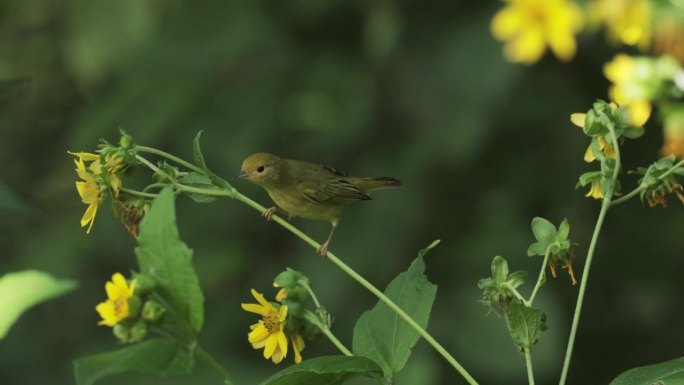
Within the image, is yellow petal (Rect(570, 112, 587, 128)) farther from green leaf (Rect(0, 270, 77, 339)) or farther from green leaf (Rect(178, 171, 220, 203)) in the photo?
green leaf (Rect(0, 270, 77, 339))

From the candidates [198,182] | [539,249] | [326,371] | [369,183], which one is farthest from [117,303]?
[369,183]

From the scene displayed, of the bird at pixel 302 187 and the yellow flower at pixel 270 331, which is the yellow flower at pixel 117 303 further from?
the bird at pixel 302 187

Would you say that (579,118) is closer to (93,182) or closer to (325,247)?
(93,182)

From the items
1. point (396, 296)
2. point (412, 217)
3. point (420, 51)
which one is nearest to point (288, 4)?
point (420, 51)

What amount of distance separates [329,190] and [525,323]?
4.87ft

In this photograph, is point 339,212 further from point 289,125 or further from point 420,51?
point 289,125

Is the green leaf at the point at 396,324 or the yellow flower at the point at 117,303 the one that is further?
the green leaf at the point at 396,324

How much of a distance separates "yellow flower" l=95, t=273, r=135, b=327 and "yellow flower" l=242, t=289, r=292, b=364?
0.99 ft

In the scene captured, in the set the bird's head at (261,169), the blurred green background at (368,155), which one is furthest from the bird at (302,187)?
the blurred green background at (368,155)

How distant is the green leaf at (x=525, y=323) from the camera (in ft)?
5.51

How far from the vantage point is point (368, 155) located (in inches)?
174

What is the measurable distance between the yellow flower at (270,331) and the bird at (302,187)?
50.0 inches

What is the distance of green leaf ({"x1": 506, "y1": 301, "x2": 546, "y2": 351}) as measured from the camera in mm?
1679

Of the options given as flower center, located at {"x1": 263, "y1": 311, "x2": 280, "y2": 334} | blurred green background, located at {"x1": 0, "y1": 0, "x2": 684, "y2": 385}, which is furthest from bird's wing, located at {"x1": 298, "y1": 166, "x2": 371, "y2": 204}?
flower center, located at {"x1": 263, "y1": 311, "x2": 280, "y2": 334}
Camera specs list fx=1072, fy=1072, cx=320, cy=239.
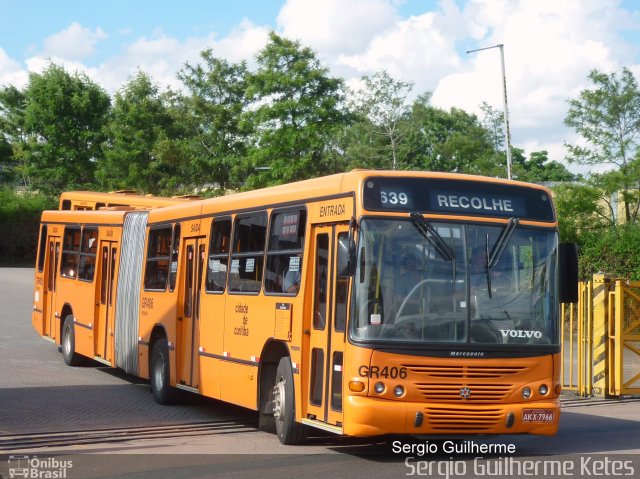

_ _ _ _ _

Instructions for the task :: How many of the lines above contain the string "leaf"? Case counts, so a differently capitalized form doesn't match. Reply with the number alone.

Solution to the exercise :: 6